Libni Eapen, MD
In the decades’ long debate around the feasibility, efficacy and desirability of attempting organ preservation versus extirpative cystectomy, there has been a relative paucity of attention directed towards the exact locoregional tumor eradication rate following surgery. Rather, this argument about surgery versus organ preservation has distracted the uro-oncology community from critically examining and addressing this important matter. Pelvic tumor recurrence following contemporary cystectomy has traditionally been considered a relatively infrequent event. Cagiannos and Morash1
compiled 8 institutional series published between 1977 and 2006 reporting local recurrence rates ranging from 3.9% to 29%. These series may have underestimated the true risk of pelvic relapse for patients with locally advanced disease for a variety of reasons including: excluding failures when observed co-synchronously with distant metastases or when there was no biopsy confirmation, using simple numerator/denominator crude risk calculations rather than cumulative incidence rates that account for loss of follow-up and competing risks, or aggregating risk assessments across low and high-risk cohorts.

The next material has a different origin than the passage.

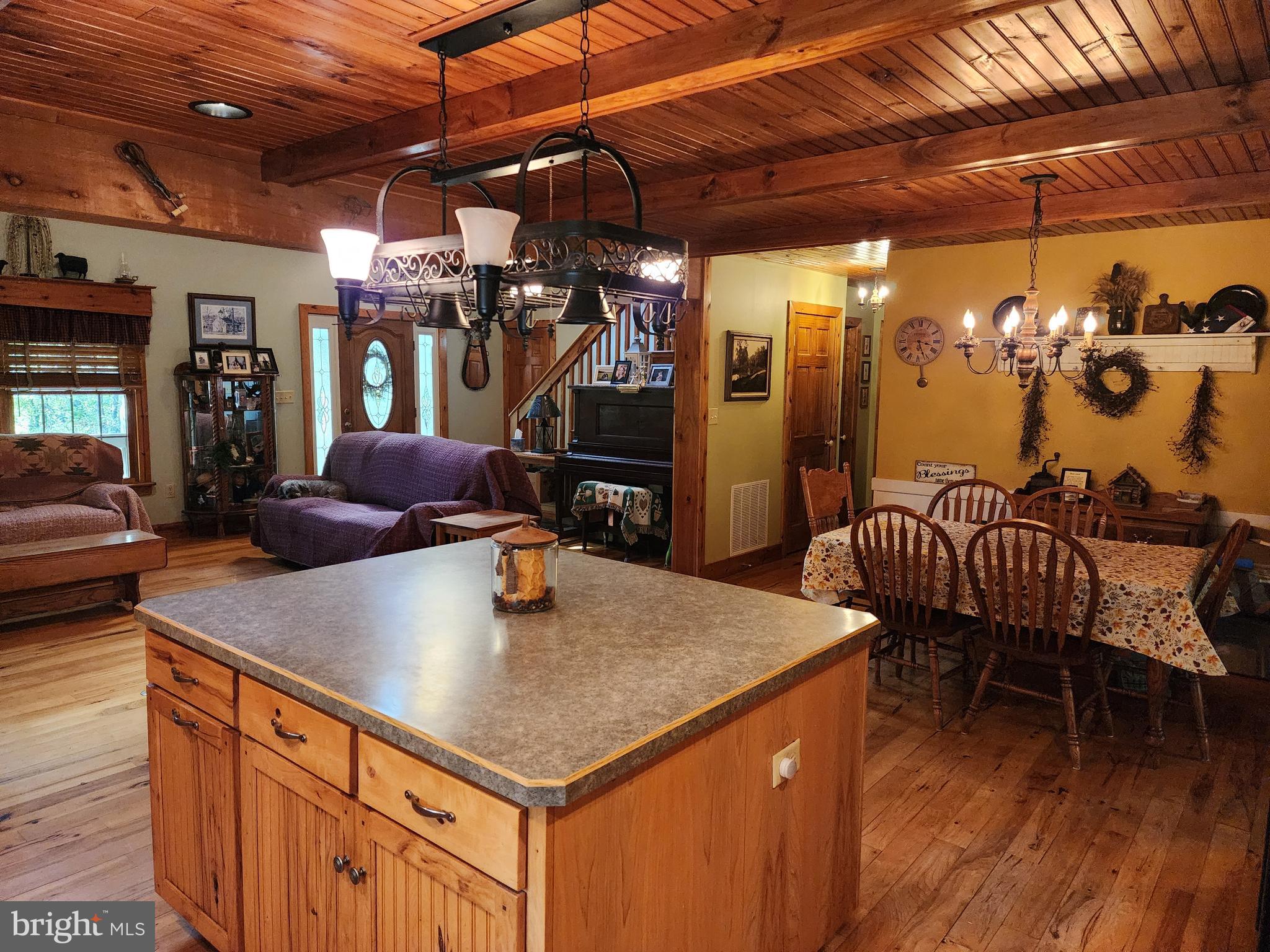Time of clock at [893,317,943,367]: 5:17
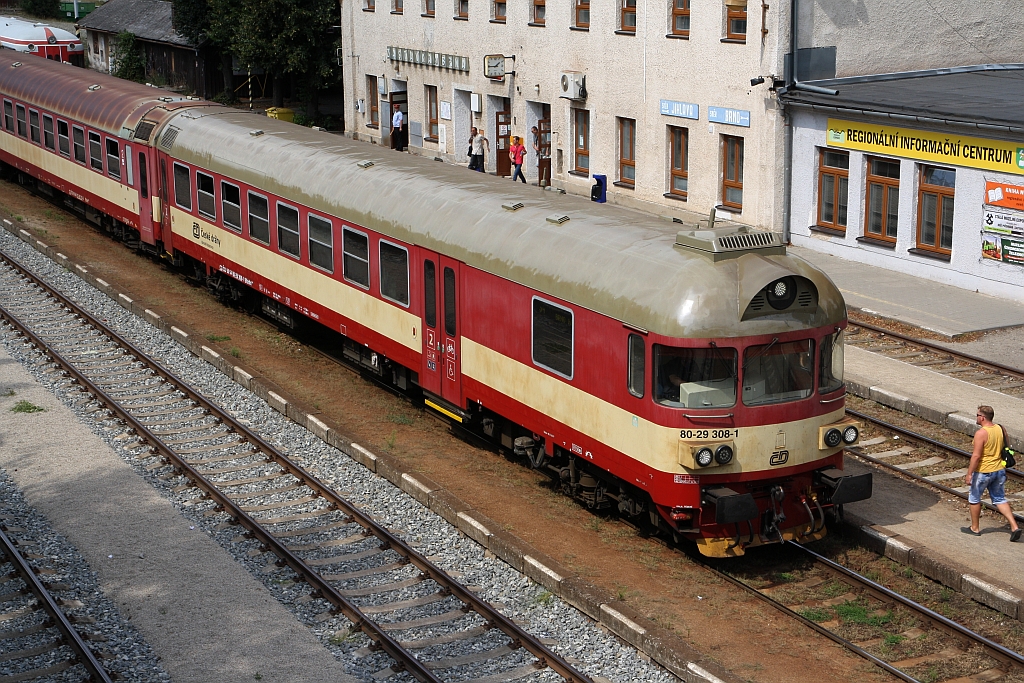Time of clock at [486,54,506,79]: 1:45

More recent assessments of pelvic failure risks have suggested the rates are higher than previously assumed. Herr et al,2
reporting the surgical parameters in the neoadjuvant chemotherapy SWOG 8710 trial, demonstrated that despite requiring biopsy confirmation, the crude risk of developing local recurrence following cystectomy in pT3/4 disease was 32%. The 2011 update of the MRC neoadjuvant chemotherapy– cystectomy trial (International Collaboration of Trialists) reported a 48% and 49% rate of pelvic recurrence with and without neoadjuvant chemotherapy, respectively. In a 2011 Canadian survey of contemporary cystectomy, comparably high 48% to 50% cumulative incidence rates of pelvic failure were found.3
As neither neoadjuvant nor adjuvant chemotherapy reduce pelvic failure, locoregional control currently is pursued by optimizing nodal dissection. The well-characterized University of Southern California (USC) experience together with the Memorial Sloan Kettering Cancer Center (MSKCC) and SWOG 8710 reports emphasize the importance of thorough node dissections defined as a minimum of 10-12 nodes. In a 2012 reanalysis of the USC experience following adequate dissection and counting all pelvic failures except those that occur subsequent to the diagnosis of distant metastases, there is a 24% pelvic recurrence rate (Daneshmand, MD, oral communication). In 2014, Christodouleas4
reported the University of Pennsylvania and SWOG 8710 pelvic recurrence experience and identified low, intermediate, and high risk groups according to stage, extent of node dissection, and margin status. These risk groups experienced 8%, 20%, and 41% pelvic recurrence rates at 5 years, respectively.
In aggregate, to date, these clinical data emphasize the neglected problem of significant pelvic failure in pT3/4 patients following cystectomy. In the entire arena of locally advanced solid tumor management—except for bladder cancer—clinical experience and formal experimentation have established multimodality treatment involving varying combinations of surgery, radiotherapy, and systemic treatments to be pivotal in securing optimal cure rates and symptom control. The exhaustive list includes melanomatous and non-melanomatous skin cancer, sarcomas, CNS tumors, head and neck cancers, thyroid cancers, breast, lung, esophagus, gastric, pancreatic, rectal, anorectal, endometrial, cervix, vulvovaginal, and prostate cancers. It is possible that the nexus of under enumeration of pelvic relapse, contention that pelvic recurrence is trumped out of clinical relevance by distant metastases, and concern about the toxicity of integrating cystectomy with adjuvant radiotherapy has created a reluctance to study this approach in the uro-oncologic community, save for in Egypt.